**What to produce**.
Please gather every line in the entries below that contains the word "scene" and copy each one in full.

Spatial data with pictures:
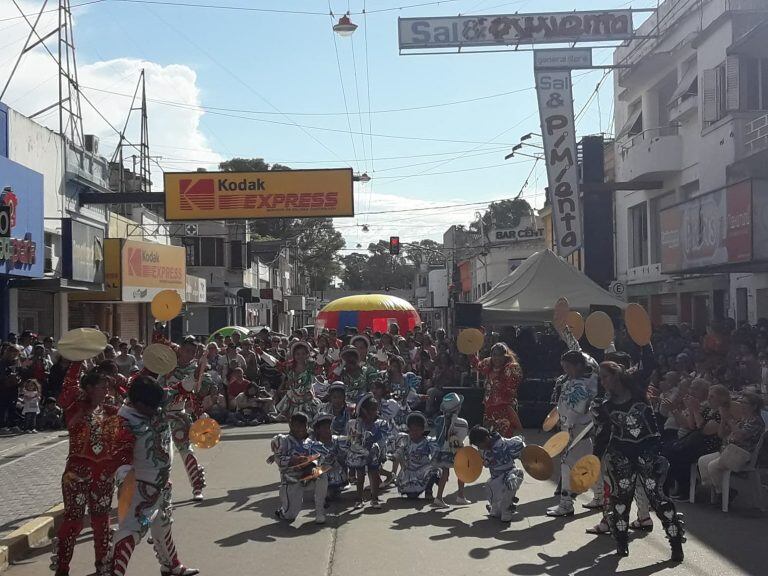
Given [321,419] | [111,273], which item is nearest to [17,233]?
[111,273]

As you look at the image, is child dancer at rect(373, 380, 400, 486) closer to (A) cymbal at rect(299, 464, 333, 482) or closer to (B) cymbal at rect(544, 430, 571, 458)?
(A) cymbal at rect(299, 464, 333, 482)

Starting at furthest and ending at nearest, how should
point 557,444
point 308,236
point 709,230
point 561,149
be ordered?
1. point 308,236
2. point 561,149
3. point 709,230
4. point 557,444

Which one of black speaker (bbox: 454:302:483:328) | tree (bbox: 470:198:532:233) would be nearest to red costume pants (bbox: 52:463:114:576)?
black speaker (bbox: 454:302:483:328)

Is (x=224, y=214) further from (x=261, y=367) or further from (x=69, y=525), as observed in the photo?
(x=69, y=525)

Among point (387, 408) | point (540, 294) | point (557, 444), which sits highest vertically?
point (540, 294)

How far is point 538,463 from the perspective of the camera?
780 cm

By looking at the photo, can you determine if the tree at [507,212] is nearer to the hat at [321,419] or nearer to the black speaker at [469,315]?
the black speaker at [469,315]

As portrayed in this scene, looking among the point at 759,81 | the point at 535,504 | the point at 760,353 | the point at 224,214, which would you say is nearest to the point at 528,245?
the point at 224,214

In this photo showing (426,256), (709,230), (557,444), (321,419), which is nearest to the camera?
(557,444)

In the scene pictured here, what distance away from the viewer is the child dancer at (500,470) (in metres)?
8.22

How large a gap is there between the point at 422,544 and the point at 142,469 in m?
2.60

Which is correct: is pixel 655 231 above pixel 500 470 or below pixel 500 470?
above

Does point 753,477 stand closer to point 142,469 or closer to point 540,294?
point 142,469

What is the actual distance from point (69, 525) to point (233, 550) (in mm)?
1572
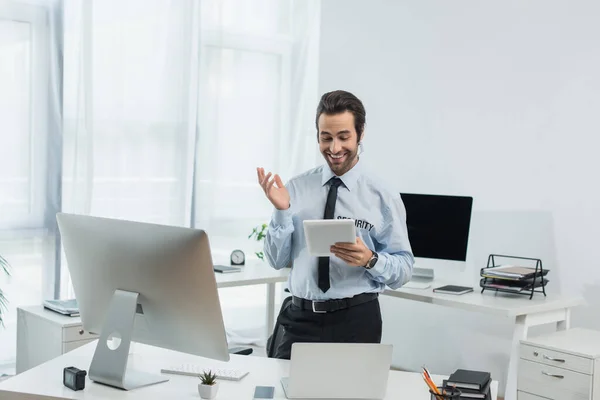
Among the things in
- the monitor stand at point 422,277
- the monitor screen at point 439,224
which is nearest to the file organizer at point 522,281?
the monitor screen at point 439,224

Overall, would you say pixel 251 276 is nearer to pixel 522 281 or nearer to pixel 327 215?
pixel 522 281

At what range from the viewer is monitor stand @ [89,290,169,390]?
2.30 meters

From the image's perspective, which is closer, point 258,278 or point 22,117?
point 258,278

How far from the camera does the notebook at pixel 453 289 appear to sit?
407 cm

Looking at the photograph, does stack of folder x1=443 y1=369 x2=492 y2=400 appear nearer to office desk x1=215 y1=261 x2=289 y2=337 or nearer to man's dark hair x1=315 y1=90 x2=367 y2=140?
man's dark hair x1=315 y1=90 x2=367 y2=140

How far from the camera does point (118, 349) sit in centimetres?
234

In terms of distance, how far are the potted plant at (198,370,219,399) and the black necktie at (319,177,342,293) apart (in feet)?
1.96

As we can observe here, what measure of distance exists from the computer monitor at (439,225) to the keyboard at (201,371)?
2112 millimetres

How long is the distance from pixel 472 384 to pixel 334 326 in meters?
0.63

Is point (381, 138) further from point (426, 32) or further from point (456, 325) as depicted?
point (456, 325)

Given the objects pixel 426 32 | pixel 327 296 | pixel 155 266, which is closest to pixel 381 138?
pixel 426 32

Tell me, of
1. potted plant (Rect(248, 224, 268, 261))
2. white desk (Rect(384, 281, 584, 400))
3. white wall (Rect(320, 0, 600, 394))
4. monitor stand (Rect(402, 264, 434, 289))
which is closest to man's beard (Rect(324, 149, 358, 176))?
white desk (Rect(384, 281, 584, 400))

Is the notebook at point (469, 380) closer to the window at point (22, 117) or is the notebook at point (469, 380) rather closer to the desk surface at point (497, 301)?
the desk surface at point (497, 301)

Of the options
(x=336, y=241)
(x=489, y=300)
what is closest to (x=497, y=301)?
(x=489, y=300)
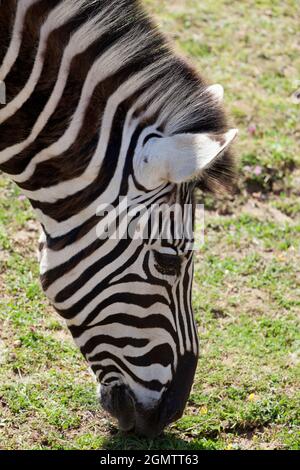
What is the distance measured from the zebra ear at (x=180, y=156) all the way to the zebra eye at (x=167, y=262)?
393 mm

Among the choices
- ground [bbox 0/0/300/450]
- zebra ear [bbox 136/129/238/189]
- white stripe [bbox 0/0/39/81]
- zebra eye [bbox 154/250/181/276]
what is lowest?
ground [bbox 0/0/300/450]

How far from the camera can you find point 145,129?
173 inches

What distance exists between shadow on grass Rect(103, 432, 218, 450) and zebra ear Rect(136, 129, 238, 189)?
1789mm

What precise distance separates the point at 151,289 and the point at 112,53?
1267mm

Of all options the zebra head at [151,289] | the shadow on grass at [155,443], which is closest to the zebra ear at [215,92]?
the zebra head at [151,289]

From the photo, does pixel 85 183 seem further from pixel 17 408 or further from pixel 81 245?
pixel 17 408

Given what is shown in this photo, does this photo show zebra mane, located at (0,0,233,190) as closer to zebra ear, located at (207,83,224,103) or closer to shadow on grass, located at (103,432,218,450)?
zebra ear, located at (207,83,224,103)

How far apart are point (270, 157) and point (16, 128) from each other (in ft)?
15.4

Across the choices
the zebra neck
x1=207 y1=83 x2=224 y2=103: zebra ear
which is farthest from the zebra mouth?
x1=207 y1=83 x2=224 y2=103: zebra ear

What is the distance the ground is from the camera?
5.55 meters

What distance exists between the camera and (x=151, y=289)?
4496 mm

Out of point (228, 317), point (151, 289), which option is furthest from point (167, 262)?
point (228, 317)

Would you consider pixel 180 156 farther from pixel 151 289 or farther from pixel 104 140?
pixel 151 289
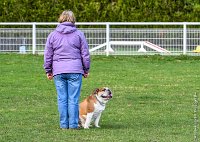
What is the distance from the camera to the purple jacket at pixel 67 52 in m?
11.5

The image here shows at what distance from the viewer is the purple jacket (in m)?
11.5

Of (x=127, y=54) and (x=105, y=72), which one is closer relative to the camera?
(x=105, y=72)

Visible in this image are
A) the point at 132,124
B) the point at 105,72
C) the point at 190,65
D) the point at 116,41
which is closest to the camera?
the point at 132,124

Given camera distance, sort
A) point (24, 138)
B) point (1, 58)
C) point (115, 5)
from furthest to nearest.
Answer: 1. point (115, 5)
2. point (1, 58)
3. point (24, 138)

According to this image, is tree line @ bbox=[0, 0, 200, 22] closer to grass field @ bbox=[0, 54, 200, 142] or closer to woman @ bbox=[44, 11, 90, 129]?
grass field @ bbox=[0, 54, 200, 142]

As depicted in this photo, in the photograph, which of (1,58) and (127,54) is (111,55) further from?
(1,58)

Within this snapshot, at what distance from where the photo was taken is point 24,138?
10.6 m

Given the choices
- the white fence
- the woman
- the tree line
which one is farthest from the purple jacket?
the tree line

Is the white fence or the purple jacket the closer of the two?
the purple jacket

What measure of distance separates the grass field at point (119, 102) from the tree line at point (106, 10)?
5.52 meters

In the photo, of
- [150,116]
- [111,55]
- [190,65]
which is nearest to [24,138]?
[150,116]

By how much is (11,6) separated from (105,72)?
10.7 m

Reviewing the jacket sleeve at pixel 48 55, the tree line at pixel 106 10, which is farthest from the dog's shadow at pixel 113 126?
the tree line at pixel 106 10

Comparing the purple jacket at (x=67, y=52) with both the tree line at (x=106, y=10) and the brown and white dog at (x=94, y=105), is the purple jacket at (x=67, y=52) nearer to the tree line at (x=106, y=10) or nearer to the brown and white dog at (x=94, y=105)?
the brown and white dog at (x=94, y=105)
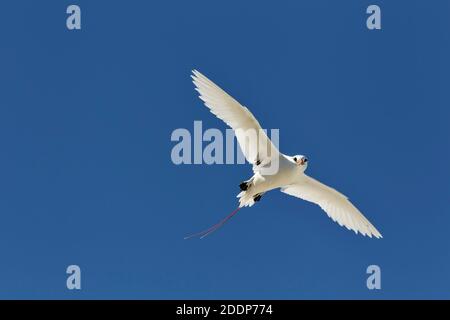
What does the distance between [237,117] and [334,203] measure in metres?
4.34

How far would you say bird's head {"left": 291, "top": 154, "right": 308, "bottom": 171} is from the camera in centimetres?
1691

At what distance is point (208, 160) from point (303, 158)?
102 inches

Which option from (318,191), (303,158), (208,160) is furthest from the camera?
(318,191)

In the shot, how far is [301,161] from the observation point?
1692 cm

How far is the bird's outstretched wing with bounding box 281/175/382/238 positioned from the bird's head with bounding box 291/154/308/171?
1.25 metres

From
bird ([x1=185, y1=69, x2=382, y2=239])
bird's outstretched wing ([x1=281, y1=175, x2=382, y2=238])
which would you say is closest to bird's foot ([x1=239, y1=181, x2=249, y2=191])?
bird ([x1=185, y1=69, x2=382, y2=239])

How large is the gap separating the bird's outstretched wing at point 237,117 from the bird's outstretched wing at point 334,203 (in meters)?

--

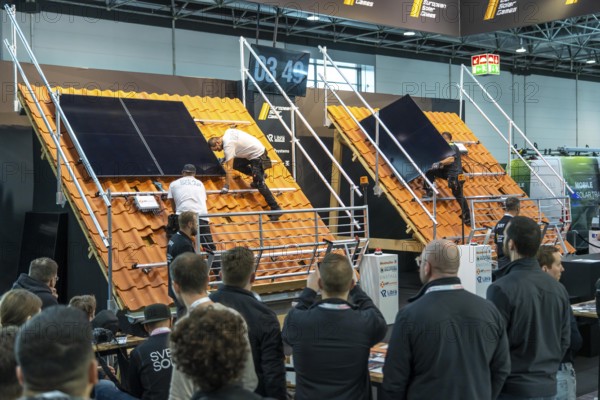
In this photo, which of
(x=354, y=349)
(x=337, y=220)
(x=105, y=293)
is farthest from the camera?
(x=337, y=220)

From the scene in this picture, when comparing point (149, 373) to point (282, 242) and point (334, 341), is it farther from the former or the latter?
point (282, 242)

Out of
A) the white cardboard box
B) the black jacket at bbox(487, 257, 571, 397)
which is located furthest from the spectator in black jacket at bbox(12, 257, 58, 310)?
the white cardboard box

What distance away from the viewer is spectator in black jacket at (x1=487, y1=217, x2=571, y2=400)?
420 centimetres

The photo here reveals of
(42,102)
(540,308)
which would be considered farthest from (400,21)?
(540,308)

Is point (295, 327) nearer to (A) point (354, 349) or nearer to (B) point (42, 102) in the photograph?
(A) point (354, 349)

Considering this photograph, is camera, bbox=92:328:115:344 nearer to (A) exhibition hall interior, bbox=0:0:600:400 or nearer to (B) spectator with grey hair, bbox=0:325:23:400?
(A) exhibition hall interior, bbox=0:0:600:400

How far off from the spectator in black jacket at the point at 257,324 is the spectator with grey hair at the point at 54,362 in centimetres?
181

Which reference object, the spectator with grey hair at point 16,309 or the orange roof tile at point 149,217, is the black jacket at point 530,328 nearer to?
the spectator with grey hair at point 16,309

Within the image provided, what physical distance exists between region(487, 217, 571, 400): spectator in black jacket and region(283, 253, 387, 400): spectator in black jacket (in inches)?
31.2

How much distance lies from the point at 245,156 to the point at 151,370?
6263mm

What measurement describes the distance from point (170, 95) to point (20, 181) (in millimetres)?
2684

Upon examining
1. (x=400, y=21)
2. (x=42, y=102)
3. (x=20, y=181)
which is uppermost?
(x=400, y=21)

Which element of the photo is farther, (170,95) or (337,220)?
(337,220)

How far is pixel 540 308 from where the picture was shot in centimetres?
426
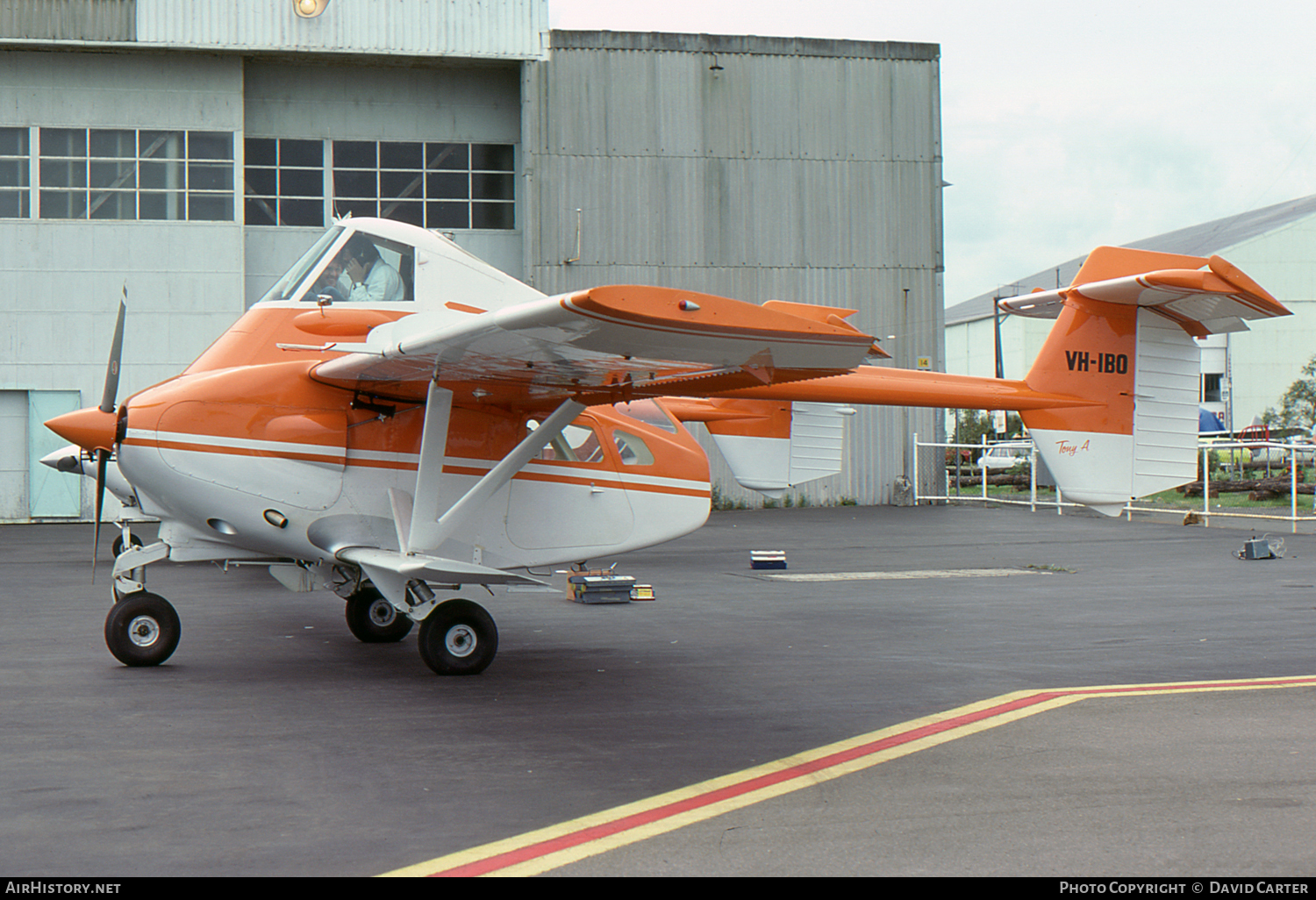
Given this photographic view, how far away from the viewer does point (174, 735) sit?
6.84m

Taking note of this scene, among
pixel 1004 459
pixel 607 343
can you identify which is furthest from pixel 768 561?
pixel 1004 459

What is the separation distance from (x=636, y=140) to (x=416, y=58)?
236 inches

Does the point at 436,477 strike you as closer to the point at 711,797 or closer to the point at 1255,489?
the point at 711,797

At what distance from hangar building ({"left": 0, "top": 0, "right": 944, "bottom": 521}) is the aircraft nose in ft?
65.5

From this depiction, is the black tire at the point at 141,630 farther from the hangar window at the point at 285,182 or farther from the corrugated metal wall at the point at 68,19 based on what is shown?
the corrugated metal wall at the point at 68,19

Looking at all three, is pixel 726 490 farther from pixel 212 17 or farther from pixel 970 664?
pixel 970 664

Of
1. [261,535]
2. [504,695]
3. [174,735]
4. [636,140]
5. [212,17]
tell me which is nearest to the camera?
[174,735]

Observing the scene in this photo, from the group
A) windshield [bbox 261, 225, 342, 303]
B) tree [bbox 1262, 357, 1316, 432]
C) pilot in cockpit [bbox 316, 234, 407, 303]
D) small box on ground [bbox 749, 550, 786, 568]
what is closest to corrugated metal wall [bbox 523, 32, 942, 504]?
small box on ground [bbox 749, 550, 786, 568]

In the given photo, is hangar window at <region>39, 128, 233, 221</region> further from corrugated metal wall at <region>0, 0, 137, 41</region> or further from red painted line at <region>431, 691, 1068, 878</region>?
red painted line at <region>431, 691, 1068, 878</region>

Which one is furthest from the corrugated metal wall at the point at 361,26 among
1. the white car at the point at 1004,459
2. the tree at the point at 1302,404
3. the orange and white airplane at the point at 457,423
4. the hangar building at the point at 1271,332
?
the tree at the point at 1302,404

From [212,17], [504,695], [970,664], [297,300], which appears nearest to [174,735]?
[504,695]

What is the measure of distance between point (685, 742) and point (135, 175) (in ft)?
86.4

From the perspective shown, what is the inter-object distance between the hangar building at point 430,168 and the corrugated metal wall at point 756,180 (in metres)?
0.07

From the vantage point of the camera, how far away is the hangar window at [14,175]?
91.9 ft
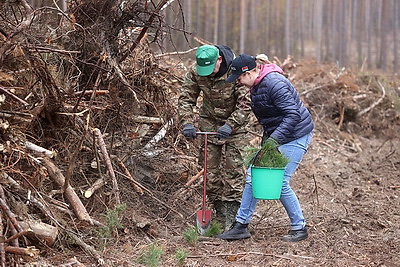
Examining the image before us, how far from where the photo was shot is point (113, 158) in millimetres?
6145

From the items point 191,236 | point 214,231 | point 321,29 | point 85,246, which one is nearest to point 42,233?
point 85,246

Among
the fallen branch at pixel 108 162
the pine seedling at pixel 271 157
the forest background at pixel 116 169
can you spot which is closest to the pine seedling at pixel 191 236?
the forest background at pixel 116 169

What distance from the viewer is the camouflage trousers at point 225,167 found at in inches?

**Solution to the exercise**.
As portrayed in this scene, looking among the point at 759,81 | the point at 535,504 | the point at 760,353 | the point at 224,214, which would you say is nearest to the point at 528,245?
In the scene pictured here, what distance away from the viewer is the child dancer at (500,470) (in metres)?
From the scene in this picture, when comparing point (149, 373) to point (282, 242) and point (334, 341), is it farther from the former or the latter?
Taking note of this scene, among
Observing the scene in this photo, from the group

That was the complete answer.